Ugander bereiten sich auf die Parlamentswahlen am Donnerstag vor, von denen allgemein erwartet wird, dass sie die 35-jährige Herrschaft von Präsident Yoweri Museveni verlängern werden. Der Wahlkampf war von Gewalt und Einschränkungen der Aktivitäten der Opposition geprägt, was Bedenken hinsichtlich der Fairness und Glaubwürdigkeit des Prozesses aufwirft.
Museveni, der 1986 an die Macht kam, steht vor einer starken Herausforderung durch Robert Kyagulanyi, einen Popstar, der als Bobi Wine bekannt ist und junge Wähler mit seinen Forderungen nach Veränderung mobilisiert hat. Wines Kundgebungen wurden wiederholt von Sicherheitskräften aufgelöst, die Tränengas und scharfe Munition einsetzten, um die Menschenmengen zu zerstreuen. Hunderte von Wines Anhängern wurden verhaftet und inhaftiert, und Wine selbst wurde mehrfach verhaftet.
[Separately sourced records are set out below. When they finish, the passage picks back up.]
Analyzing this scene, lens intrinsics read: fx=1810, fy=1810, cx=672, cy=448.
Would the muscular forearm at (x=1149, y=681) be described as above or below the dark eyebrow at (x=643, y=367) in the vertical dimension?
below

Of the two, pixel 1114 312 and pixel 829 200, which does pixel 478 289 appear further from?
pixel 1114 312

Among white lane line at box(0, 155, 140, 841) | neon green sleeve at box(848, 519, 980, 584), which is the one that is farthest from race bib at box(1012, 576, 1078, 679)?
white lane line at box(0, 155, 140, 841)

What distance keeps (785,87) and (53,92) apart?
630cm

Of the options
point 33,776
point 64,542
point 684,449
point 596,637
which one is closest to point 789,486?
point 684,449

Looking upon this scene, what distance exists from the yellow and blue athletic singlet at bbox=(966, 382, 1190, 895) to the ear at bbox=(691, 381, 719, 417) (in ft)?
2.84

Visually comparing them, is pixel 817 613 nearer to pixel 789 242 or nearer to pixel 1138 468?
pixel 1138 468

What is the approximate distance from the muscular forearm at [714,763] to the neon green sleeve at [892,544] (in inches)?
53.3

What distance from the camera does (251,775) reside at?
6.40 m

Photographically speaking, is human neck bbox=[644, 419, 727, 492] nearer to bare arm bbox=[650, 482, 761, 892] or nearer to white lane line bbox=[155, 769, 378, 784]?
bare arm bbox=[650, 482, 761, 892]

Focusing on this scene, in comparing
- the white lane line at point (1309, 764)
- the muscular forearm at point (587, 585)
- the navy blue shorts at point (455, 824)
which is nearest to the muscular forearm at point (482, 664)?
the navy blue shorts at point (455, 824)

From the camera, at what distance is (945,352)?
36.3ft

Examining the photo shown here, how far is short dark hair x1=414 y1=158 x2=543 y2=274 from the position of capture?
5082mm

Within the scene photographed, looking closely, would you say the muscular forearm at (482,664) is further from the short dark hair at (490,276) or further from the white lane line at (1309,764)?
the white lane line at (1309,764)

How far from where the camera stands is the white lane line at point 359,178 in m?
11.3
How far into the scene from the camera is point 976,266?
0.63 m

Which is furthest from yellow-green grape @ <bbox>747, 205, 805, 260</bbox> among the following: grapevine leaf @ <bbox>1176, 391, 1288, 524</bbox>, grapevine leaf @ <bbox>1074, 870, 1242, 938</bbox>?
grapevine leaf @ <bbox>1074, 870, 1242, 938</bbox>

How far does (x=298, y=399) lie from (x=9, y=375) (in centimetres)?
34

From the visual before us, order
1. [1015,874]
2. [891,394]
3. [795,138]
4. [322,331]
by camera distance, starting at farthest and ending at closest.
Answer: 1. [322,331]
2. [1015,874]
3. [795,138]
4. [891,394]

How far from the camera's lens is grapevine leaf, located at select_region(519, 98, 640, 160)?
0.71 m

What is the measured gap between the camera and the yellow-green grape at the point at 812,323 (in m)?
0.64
Die Behörden haben ihr Vorgehen verteidigt und erklärt, es sei notwendig, die öffentliche Ordnung aufrechtzuerhalten und die Ausbreitung von COVID-19 zu verhindern. Kritiker werfen der Regierung jedoch vor, die Pandemie als Vorwand zu benutzen, um Andersdenkende zu unterdrücken und politische Freiheiten einzuschränken.
"Die Aktionen der Sicherheitskräfte zielen eindeutig darauf ab, die Opposition einzuschüchtern und zum Schweigen zu bringen", sagte Maria Burnett, eine leitende Forscherin bei Human Rights Watch. "Die Regierung schafft ein Klima der Angst, das es den Menschen erschwert, sich frei am Wahlprozess zu beteiligen."
Zusätzlich zum Vorgehen gegen Oppositionskundgebungen wurde die Regierung auch beschuldigt, den Medienzugang einzuschränken und Journalisten einzuschüchtern. Mehrere Journalisten wurden verhaftet oder schikaniert, weil sie über die Opposition berichtet hatten, und einige Medien wurden davor gewarnt, Inhalte zu senden, die die Regierung kritisieren.
Die Wahl findet vor dem Hintergrund weit verbreiteter Armut und Ungleichheit in Uganda statt. Obwohl das Land in den letzten Jahren einige Fortschritte gemacht hat, haben viele Ugander immer noch Schwierigkeiten, Zugang zu grundlegenden Dienstleistungen wie Gesundheitsversorgung und Bildung zu erhalten. Museveni hat versprochen, Arbeitsplätze zu schaffen und die Infrastruktur zu verbessern, aber seine Kritiker sagen, er habe es versäumt, die Ursachen von Armut und Ungleichheit zu bekämpfen.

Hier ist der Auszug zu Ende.